Excerpts of spatial question data:
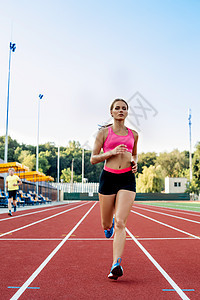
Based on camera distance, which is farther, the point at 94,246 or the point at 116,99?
the point at 94,246

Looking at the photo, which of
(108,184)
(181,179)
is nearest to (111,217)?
(108,184)

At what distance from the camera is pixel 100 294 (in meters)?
3.19

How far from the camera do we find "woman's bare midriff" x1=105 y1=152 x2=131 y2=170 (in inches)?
153

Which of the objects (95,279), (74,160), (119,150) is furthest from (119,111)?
(74,160)

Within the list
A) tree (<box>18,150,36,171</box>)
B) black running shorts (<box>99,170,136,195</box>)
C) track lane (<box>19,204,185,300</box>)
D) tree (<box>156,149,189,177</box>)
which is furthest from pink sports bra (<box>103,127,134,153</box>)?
tree (<box>156,149,189,177</box>)

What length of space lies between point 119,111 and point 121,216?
1.22m

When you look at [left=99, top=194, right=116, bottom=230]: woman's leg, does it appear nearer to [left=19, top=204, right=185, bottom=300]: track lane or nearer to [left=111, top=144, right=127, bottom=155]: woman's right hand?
[left=111, top=144, right=127, bottom=155]: woman's right hand

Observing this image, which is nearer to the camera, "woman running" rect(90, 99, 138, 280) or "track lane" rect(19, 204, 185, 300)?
"track lane" rect(19, 204, 185, 300)

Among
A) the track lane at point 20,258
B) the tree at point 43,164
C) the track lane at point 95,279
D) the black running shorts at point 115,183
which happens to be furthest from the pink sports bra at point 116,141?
the tree at point 43,164

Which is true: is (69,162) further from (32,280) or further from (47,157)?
(32,280)

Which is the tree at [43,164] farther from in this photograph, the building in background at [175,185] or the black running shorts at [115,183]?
the black running shorts at [115,183]

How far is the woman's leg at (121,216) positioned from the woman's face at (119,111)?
2.89ft

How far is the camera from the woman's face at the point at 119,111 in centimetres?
396

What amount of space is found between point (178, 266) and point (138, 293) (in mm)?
1387
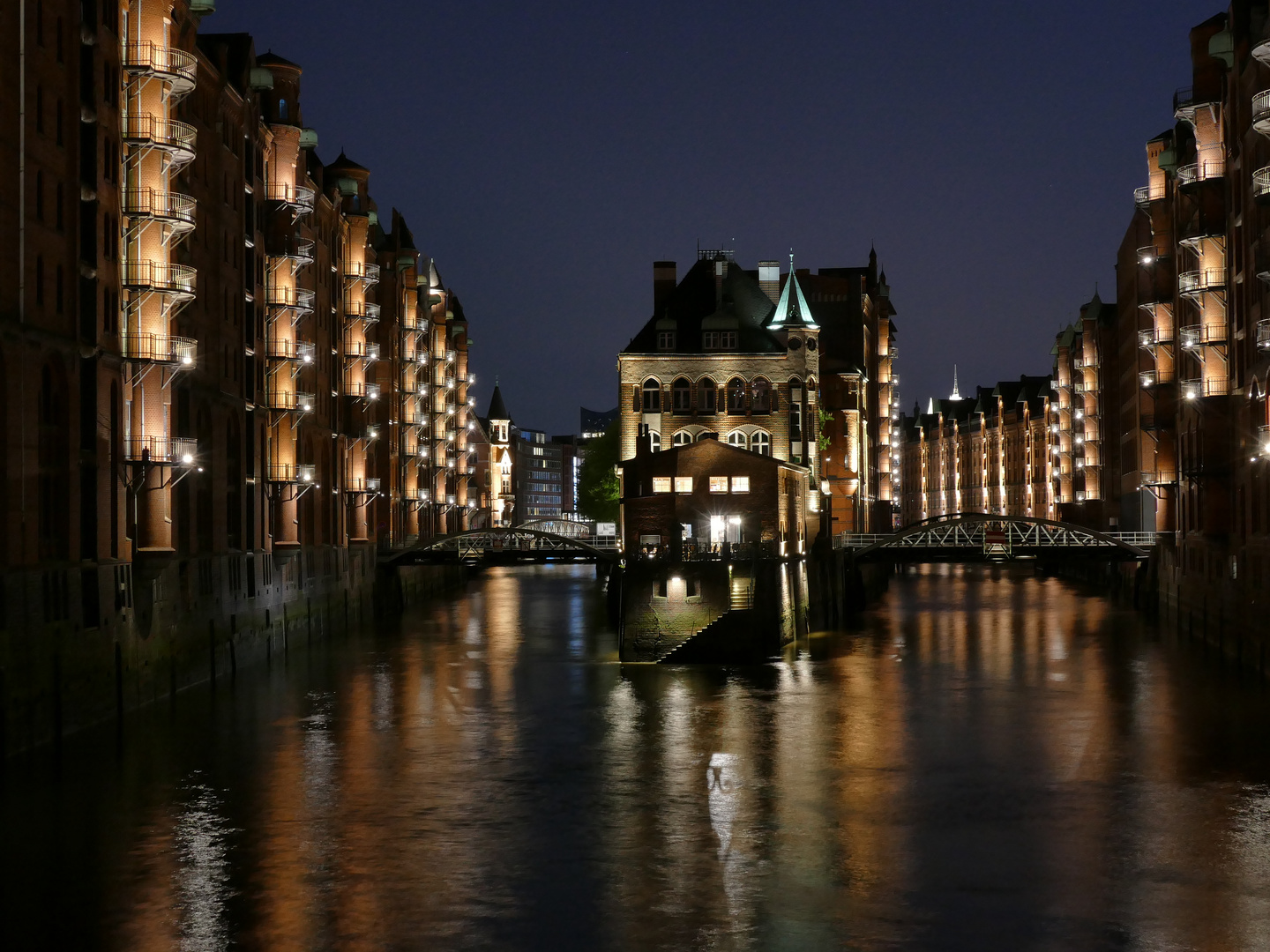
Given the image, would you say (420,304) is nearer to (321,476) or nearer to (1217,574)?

EXERCISE GOAL: Print the full listing exactly, dropping the pictures.

CORRECT ANSWER:
Based on camera distance, which is farther, the point at 94,246 or the point at 116,99?
the point at 94,246

Looking at the photo, which of
(108,184)
(181,179)
is nearest to (111,217)?
(108,184)

At what distance from the camera is pixel 100 294 (in meters)?
3.19

How far from the camera do we find "woman's bare midriff" x1=105 y1=152 x2=131 y2=170 (in inches)?
153

Which of the objects (95,279), (74,160), (119,150) is furthest from (119,111)?
(74,160)

Within the list
A) tree (<box>18,150,36,171</box>)
B) black running shorts (<box>99,170,136,195</box>)
C) track lane (<box>19,204,185,300</box>)
D) tree (<box>156,149,189,177</box>)
which is furthest from pink sports bra (<box>103,127,134,153</box>)?
tree (<box>156,149,189,177</box>)

What length of space lies between point 119,111 and point 121,216?
1.22m

When you look at [left=99, top=194, right=116, bottom=230]: woman's leg, does it appear nearer to [left=19, top=204, right=185, bottom=300]: track lane or nearer to [left=111, top=144, right=127, bottom=155]: woman's right hand?
[left=111, top=144, right=127, bottom=155]: woman's right hand

Observing this image, which is nearer to the camera, "woman running" rect(90, 99, 138, 280) or "track lane" rect(19, 204, 185, 300)?
"track lane" rect(19, 204, 185, 300)

Among
A) the track lane at point 20,258
B) the tree at point 43,164
C) the track lane at point 95,279
D) the black running shorts at point 115,183
which happens to be furthest from the pink sports bra at point 116,141?
the tree at point 43,164

Which is true: is (69,162) further from (32,280) or further from (47,157)?
(32,280)

Which is the tree at [43,164] farther from in this photograph, the building in background at [175,185] or the black running shorts at [115,183]?
the black running shorts at [115,183]

How far is the woman's leg at (121,216) positioned from the woman's face at (119,111)?
2.89ft

How far is the camera from the woman's face at the point at 119,111 in centimetres?
396

What amount of space is found between point (178, 266) and point (138, 293) (in mm)?
1387
Given the image, would you say (420,304) is nearer to (321,476) or nearer to (1217,574)?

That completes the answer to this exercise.